I see my own recorded music as creating musical instruments that other people play. I think everyone’s recorded music really functions in this way, but I definitely feel this way about my own. Everyone (who listens to or plays the music) makes it into their own music when they play it. And, with my own, I am excited by the possibility that some people will find creative and interactive ways to play it beyond just the songs passively showing up in the shuffle on iTunes. (But, even in the passive case, the music itself is interactive and can become your own–can change into something new and personal to you.)

And gurdonark articulated his experience as both a sampler and source of samples within the endless feedback cycles of the remix subculture:

I love the use of my own and others’ available sound clips as samples for manipulation and processing.

In an earlier time, one had to worry about concepts like “plunderphonics” to realize the possibilities in appropriation of sound. That idea seems more quaint than revolutionary now.

With Creative Commons and public domain sources, the whole paradigm shifts. I can go to the Freesound Project or the mixter or librivox or netlabels which permit sampling and snap up a recording of this or that. I can then sequence it through my 25 dollar softsynth and create something new. The sound is not just an instrument, but also a string, or a motif, or a loop, or even an indescribable discordant pad. The customary definitions are merely touchstones, old-technology concepts inadequate to describe the starchild of possibility inherent in captured open source sound.

When sound manipulation offers so many possibilities–most of which are accessible via use of freeware or inexpensive shareware–then the “buy my record, worship me, make me a star” thing eventually fades away into some obscure past. Collaboration and exploration step in and create arguably fewer fankids and groupies, and more pioneers and innovators.

Generations removed from peoples’ tastes tried to create a rarified form of music appreciation, accessible to only a chosen few. But now, the experience of being bathed in the possibility of manipulated sound creates huge niches of listeners no longer bound by the old conventions of how they “must” or “should” make music. Instead, new ways of experiencing music and sound can arise and evolve with quantum software-release speed.

I can take Lucas’ voice, and make it into a monastic drone. I can take his guitar and make it into a warm blur of gorgeous echo. Yet the fun begins when the next remixter takes what I create, and turns it into something new and unexpected. It’s no longer arty condescension to make some abstract point. It’s a swimming pool of sound, remixed and reveled within, and the water is just fine. That’s the possibility in open source music, and, like the myth of salvation, it’s available to all.

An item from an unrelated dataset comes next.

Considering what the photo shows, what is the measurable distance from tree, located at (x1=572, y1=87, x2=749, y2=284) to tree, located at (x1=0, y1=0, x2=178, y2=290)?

In my personal explorations of sheet music from before the recording era I have to think a lot about how that level of abstraction is special. Music notation is an incredibly skeletal way to describe or communicate a piece of music, and it changes the music to be written down. Writing out music sends the message that what is eternal about a composition is the selection and order of pitches, regardless of what instrument you play them on: it says that “this is song is ‘C’, then ‘B’, then …”.  And I don’t know that this is *true*.